Applying the above test to the case at hand we have no hesitation in holding that officers serving in the Service stream of the Army do not constitute a single cadre with officers serving in Arms and Arms Support, no matter they may all be drawing the same salary, holding the same rank, wearing the same uniform and serving the same employer with similar service benefits. The true position is that allocation of officers to different Arms and Services puts them in distinct cadres, with the result that those comprising a particular cadre will have his or her promotional avenues available against the posts comprising that cadre alone notwithstanding the fact that the Government of India may, as a policy, attempt to ensure as far as possible that officers of a given batch pick up their ranks around the same time or within a reasonable span of their counterparts in other cadre or that the disparity in the time frame for promotion is removed by making promotions retrospective from the dates officers in the other cadre have been promoted. Reliance by the respondents upon Circular dated 12th November, 1987, is in our view misplaced. That circular, it is evident, from a reading of the same was issued in connection with the implementation of the Fourth Pay Commission to remove a certain doubt regarding the interpretation of the term “cadre” as applicable to army officers. It was in that context that the expression “cadre” has been explained in the circular by reference to the method of allocation to Arms and Services, and similarity of other conditions of service. The circular, it is evident, does not constitute a statement of law much less can the exposition of the term ’cadre’ as given therein operate as estoppel against the union. The circular it is evident is an internal communication and has been issued in a totally different context. We, therefore, have no difficulty in answering question No. 4 in the negative and holding that officers in service streams do not constitute a single cadre with those serving in Arms and Arms Support for purposes of allocation of additional vacancies created pursuant to the recommendations made to the Government by AV Singh Committee.

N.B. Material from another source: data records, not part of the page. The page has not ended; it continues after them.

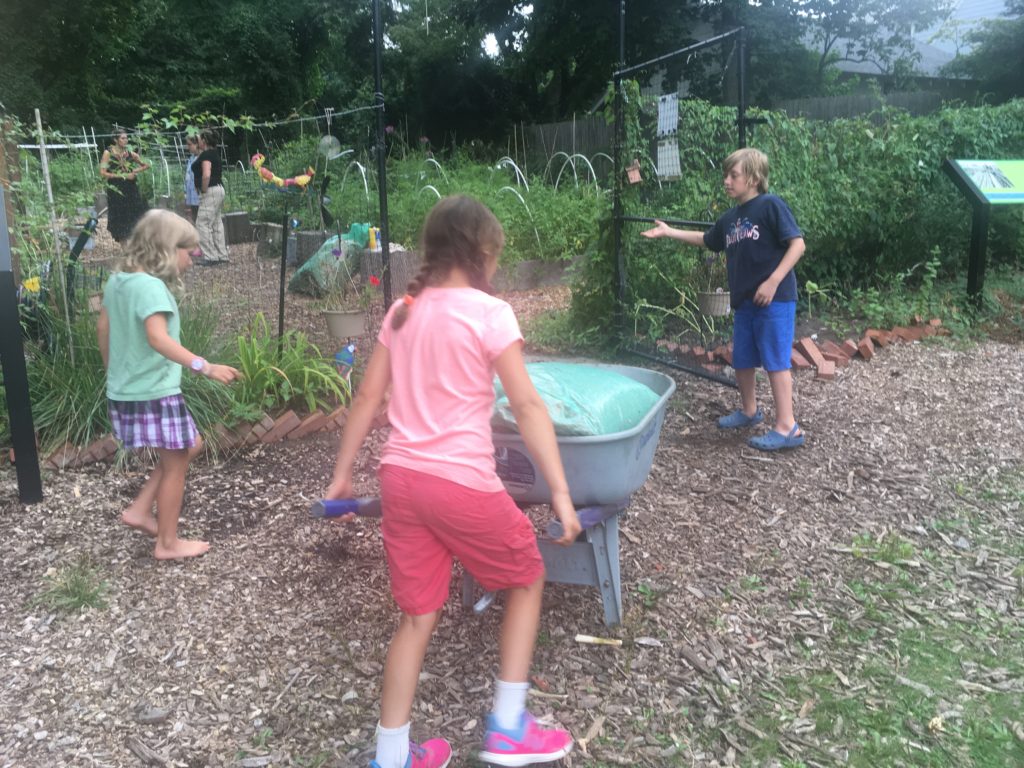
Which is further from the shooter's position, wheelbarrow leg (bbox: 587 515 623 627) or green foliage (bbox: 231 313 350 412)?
green foliage (bbox: 231 313 350 412)

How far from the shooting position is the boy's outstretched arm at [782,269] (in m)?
4.27

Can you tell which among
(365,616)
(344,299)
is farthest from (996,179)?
(365,616)

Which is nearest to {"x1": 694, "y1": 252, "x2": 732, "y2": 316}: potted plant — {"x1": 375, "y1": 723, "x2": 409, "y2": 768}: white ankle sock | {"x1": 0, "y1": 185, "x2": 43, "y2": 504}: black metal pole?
{"x1": 0, "y1": 185, "x2": 43, "y2": 504}: black metal pole

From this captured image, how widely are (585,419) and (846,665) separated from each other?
3.92 ft

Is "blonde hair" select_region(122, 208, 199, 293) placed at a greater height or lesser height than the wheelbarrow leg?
greater

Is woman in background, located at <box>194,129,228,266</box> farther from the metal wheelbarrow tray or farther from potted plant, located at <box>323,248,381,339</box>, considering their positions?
the metal wheelbarrow tray

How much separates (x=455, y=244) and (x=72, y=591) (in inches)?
81.2

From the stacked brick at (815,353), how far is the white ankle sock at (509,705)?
3861 mm

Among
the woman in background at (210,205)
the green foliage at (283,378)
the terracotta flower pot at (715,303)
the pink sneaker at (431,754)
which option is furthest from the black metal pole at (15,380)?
the woman in background at (210,205)

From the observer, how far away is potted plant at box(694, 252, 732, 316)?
6102 mm

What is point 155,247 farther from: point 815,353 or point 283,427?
point 815,353

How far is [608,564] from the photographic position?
2.86m

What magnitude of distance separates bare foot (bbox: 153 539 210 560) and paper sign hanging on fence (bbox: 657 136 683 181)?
382 cm

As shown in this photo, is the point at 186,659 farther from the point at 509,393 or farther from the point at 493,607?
the point at 509,393
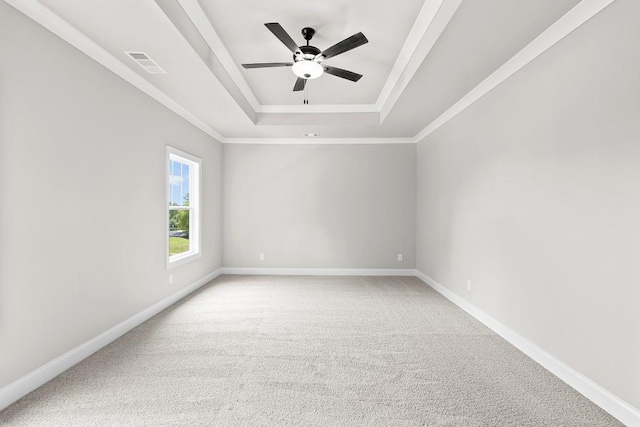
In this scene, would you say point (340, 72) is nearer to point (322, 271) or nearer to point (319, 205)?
point (319, 205)

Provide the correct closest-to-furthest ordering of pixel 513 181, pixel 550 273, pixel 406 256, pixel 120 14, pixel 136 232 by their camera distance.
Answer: pixel 120 14 → pixel 550 273 → pixel 513 181 → pixel 136 232 → pixel 406 256

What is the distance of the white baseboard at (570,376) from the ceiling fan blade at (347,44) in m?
2.84

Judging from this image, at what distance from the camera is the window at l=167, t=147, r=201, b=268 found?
14.6 ft

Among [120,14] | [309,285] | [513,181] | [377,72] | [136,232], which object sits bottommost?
[309,285]

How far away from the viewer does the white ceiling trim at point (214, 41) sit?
8.48 ft

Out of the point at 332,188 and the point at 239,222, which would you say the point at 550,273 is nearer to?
the point at 332,188

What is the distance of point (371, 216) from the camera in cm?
604

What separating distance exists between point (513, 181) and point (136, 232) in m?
3.74

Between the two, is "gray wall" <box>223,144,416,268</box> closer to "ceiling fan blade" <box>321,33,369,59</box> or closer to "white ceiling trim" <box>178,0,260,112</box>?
"white ceiling trim" <box>178,0,260,112</box>

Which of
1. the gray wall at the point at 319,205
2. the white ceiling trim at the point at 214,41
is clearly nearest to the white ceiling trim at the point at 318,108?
the white ceiling trim at the point at 214,41

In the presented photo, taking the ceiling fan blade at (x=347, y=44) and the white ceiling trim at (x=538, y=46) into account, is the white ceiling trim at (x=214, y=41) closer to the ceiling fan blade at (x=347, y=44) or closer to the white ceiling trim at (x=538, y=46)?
the ceiling fan blade at (x=347, y=44)

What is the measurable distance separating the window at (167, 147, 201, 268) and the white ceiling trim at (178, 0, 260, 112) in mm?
1195

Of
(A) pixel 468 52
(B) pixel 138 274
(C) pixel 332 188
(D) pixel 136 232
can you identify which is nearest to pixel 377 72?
(A) pixel 468 52

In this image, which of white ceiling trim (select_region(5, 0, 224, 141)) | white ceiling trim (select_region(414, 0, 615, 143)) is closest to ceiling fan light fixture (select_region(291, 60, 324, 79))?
white ceiling trim (select_region(5, 0, 224, 141))
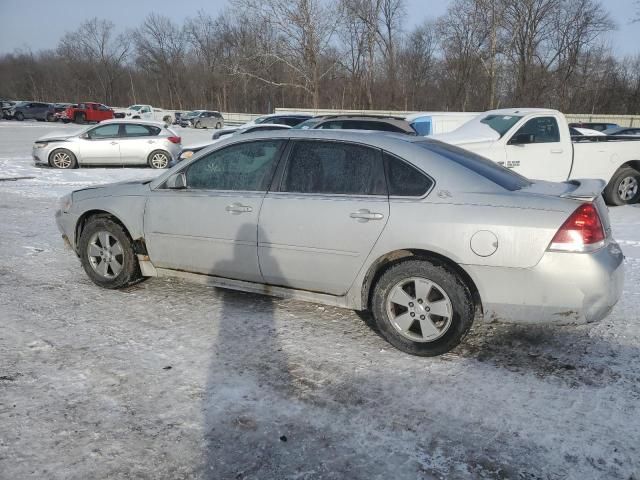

Legitimate expectation as a concept has engaged the attention of this Court in several earlier decisions to which we shall presently refer. But before we do so we need only to say that the concept arises out of what may be described as a reasonable expectation of being treated in a certain way by an administrative authority even though the person who has such an expectation has no right in law to receive the benefit expected by him. Any such expectation can arise from an “express promise” or a ’consistent course of practice or procedure” which the person claiming the benefit may reasonable expect to continue. The question of redress which the person in whom the legitimate expectation arises can seek and the approach to be adopted while resolving a conflict between any such expectation, on the one hand, and a public policy in general public interest on the other, present distinct dimensions every time the plea of legitimate expectation is raised in a case.
Coming to the case in hand, the plea of legitimate expectation does not appear to be of any assistance to the respondents for two precise reasons. Firstly, there is no real basis for the respondents to argue that the Government of India had either by representation or by any sustained course of conduct created an impression in the minds of the respondents that any additional vacancies created to the lower age profile of commanding officers serving in Combat Arms or Combat Arms Support shall also benefit those serving in the Service Streams of the Army. There is no factual basis laid by the respondents in the pleadings before the tribunal to suggest that any such impression as gathered by officers serving in the Service Streams. There is also no basis for the contention that a legitimate expectation arose in the minds of the respondents that they shall be promoted to the next rank simultaneously with the officers serving in Combat Arms or Combat Arms Support. As a matter of fact, the provisions of para (68) of the Regulations for the Army extracted earlier itself envisages the grant of promotion to officers from different streams at different points of time depending upon several factors which bring about the time lag for such considerations. Conscious of the fact that such officers serving in different streams may pick up the next rank at different points of time, the Regulations provide for grant of retrospectivity to the promotions so granted to restore inter se batch parity to such officers. There is no denying the fact that the said Regulation continues to be operative and regardless of the date when the officer is promoted, his promotion is so related back as to protect his seniority vis-à-vis his colleagues from the batch serving in other streams. Far from creating any impression or any expectation that promotions shall be simultaneous, the Regulations clearly provide for grant of retrospective effect to the promotions only with a view to restore seniority. This clearly implies that in the very nature of things the promotions could be granted to officers at different points of time and time lag could additionally be in the 0-1-2 scenario. We have, therefore, no hesitation in rejecting the contention that the legitimate expectation did arise in the factual situation before us.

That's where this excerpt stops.